[Consignes]:
1: Répondez à ces questions sur le texte consacré à la réédition du Velázquez de José López-Rey :
(a) En quelle année José López-Rey a-t-il disparu ?
(b) Que propose Odile Delenda pour le catalogue raisonné des œuvres, en plus de sa mise à jour ?
(c) Dans quelle partie du livre les nouvelles attributions sont-elles traitées ?
2: Prolongez le texte consacré à la réédition du Velázquez de José López-Rey à partir de sa dernière phrase.

[Bloc de texte]:
┌──

TASCHEN Odile Delenda, qui assure aussi la mise à jour du Velázquez de López-Rey, n’est pas intervenue, ou à la marge, dans le texte. « Les nouvelles éditions de livres considérés comme des moments de l’histoire de l’art ne peuvent comporter aucune modification de texte après le décès de leur auteur », prévient Odile Delenda – José López-Rey a disparu en 1991. En revanche, l’historienne de l’art a mis à jour les annexes, la bibliographie bien sûr, mais aussi le catalogue raisonné des œuvres qui termine, comme c’est la tradition, le livre et dont elle propose par ailleurs une nouvelle numérotation. Les appendices tiennent compte des découvertes réalisée ces dernières années, notamment à la suite des expositions, colloques et articles conçus dans le cadre des 400 ans de la naissance du peintre, en 1999. Les nouvelles attributions, contestées ou non, font également l’objet d’un nouveau chapitre qui ouvre le livre, sans être pour autant intégré au catalogue de José López-Rey.

└──

[Données fournies]:

┌──

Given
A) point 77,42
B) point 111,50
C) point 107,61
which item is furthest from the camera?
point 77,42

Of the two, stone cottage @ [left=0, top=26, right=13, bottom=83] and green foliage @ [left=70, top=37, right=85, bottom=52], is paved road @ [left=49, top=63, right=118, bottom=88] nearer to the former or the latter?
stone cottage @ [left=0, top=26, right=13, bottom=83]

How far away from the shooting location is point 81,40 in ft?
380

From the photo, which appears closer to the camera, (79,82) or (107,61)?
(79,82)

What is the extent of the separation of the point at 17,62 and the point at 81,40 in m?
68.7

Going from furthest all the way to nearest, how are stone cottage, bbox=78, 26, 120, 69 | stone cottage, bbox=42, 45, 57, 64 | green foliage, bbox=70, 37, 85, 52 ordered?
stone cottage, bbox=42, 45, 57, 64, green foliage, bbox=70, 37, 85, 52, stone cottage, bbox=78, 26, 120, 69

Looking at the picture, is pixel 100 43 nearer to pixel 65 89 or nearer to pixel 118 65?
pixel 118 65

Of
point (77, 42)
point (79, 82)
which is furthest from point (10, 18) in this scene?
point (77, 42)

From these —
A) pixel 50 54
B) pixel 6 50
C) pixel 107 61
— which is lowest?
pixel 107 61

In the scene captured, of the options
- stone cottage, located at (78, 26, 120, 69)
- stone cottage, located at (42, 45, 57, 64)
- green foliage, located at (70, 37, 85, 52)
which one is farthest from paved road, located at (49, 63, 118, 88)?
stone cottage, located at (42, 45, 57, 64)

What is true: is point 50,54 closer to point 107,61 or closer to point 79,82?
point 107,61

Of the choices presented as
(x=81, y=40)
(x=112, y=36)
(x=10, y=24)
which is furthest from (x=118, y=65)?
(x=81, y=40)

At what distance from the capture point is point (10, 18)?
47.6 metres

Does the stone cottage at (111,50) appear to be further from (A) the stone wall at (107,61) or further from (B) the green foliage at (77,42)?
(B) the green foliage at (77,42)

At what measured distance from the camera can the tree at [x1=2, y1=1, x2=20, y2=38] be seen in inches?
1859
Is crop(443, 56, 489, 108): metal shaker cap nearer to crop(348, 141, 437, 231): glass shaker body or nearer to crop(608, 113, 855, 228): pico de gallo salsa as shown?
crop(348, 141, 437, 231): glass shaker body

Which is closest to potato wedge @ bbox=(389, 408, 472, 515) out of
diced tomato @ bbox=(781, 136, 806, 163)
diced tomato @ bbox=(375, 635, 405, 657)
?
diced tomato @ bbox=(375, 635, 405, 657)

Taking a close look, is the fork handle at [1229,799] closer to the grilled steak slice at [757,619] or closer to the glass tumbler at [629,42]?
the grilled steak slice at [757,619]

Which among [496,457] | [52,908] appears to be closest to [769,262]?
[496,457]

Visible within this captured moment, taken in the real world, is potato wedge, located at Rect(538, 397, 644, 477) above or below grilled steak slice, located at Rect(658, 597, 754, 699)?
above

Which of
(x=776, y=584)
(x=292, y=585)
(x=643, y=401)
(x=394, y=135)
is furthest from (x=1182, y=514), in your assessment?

└──

[Réponses par consigne]:
1:
(a) En 1991.
(b) Elle propose une nouvelle numérotation du catalogue raisonné.
(c) Elles font l'objet d'un nouveau chapitre qui ouvre le livre, sans être intégré au catalogue de José López-Rey.

2:
5 les points forts
CITADELLES & MAZENOD
La proximité des illustrations avec les passages du texte qui s’y rapportent, aidée par les numéros imprimés dans les marges qui renvoient directement aux reproductions ; La maquette élégante de l’ouvrage et son impression très soignée ; Les nombreuses reproductions d’œuvres d’artistes contemporains (ou pas) de Velázquez, espagnols (comme Pacheco et Zurbarán), italiens (Caravage, Annibal Carrache, Raphaël, Titien, etc.) et du Nord de l’Europe (Rubens) qui replacent Velázquez dans l’Europe artistique ; Le chapitre sur le destin posthume de Velázquez, où apparaissent Goya, Manet et Picasso ;Le soin apporté à la fabrication de l’ouvrage ; L’érudition de l’auteur et la qualité de son texte.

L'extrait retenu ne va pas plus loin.